Interactive Cognitive Systems
Cognitive systems have always been a strong theme of the computing
research community in general, and Idiap in particular. Until the last
decade, such research tended to be placed under headings such as speech
recognition or image processing. The scenarios were typically unimodal,
with tight constraints on how a human could behave with respect to the
computer. As we progress in time, however, our systems produce better
and better results on evaluation databases, and we are able and obliged
to move the goalposts. For example, speech recognition has to be able to
deal with spontaneity, background noise, adaptation to the environment
and task, as well as the multilingual aspects (too often underestimated,
with main emphasis on English only). In robotic vision, also covered by
the present project, computers have to be able to adapt to changing
environments and extract relevant semantic information.
This project thus encompasses fundamental research aiming at the
development of advanced techniques towards Interactive Cognitive Systems
(computers and robots) for the processing and interpretation of
cognitive audio and visual scenes. While being oriented to fundamental
research, its core objective is the study of methods applied to the
domains of activity of the Idiap Research Institute.
In the present proposal, we briefly describe four research projects that embody some of the challenges described above:
ICS-1: Robust privacy-sensitive audio features for interaction modeling.
On one hand, advances in cognitive systems trigger more and more
privacy preserving issues. On the other hand, it is also interesting to
see how much information can be extracted about human-computer and
human-human interaction by using audio features that fully preserve the
privacy of the users (typically avoiding to extract lexical and identity
information). Thus, this project investigates how to detect and model
interaction, and how it relates to other aspects of natural human
behaviour, based on privacy-preserving features only.

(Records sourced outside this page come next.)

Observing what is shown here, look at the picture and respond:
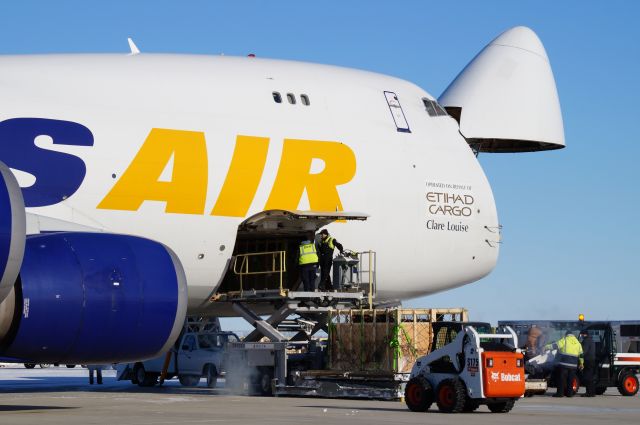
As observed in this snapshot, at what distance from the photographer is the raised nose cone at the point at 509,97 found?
91.5 ft

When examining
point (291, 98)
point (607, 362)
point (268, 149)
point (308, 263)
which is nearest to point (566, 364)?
point (607, 362)

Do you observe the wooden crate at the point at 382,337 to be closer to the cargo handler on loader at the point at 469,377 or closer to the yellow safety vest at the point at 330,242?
the yellow safety vest at the point at 330,242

ICS-2: Multilingual speech recognition. The goal of this sub-project is
to extensively investigate how to extrapolate Idiap’s leading edge in
(English) speech recognition to multiple languages, including at least
Swiss national languages. In this context, we are looking for principled
approaches towards the definition and training of shared multi-lingual
phone sets, fast adaptation of mono-lingual systems, or composition of
multiple (mono-lingual) systems.
ICS-3: Learning semantic spatial concepts for mobile robots. In this
sub-project, we investigate how a robot can adapt itself to a possibly
changing environment. Rather than stick to static outdoor environments,
we focus on an indoor home or office environment, where furniture and
people move around. Although we are initially focusing on a computer
vision modality, the work has the potential to diverge into audio based
cognition.
ICS-4: Conversation analysis based on speaker diarization. Idiap has
always been at the leading-edge in the area of speaker diarization (“Who
spoke when”?). ICS-4 proposes a novel speaker diarization approach that
is adaptive to its context, taking cues not only from the speakers
themselves, but also from the higher semantic context available from
dialogue and turn-taking.
The above sub-projects span the traditional cognitive spectrum of audio
and video, but also include the emerging field of social cognition and
should provide potential for strong interactions. This interaction will
be encouraged through the use of common tasks and databases and common
software.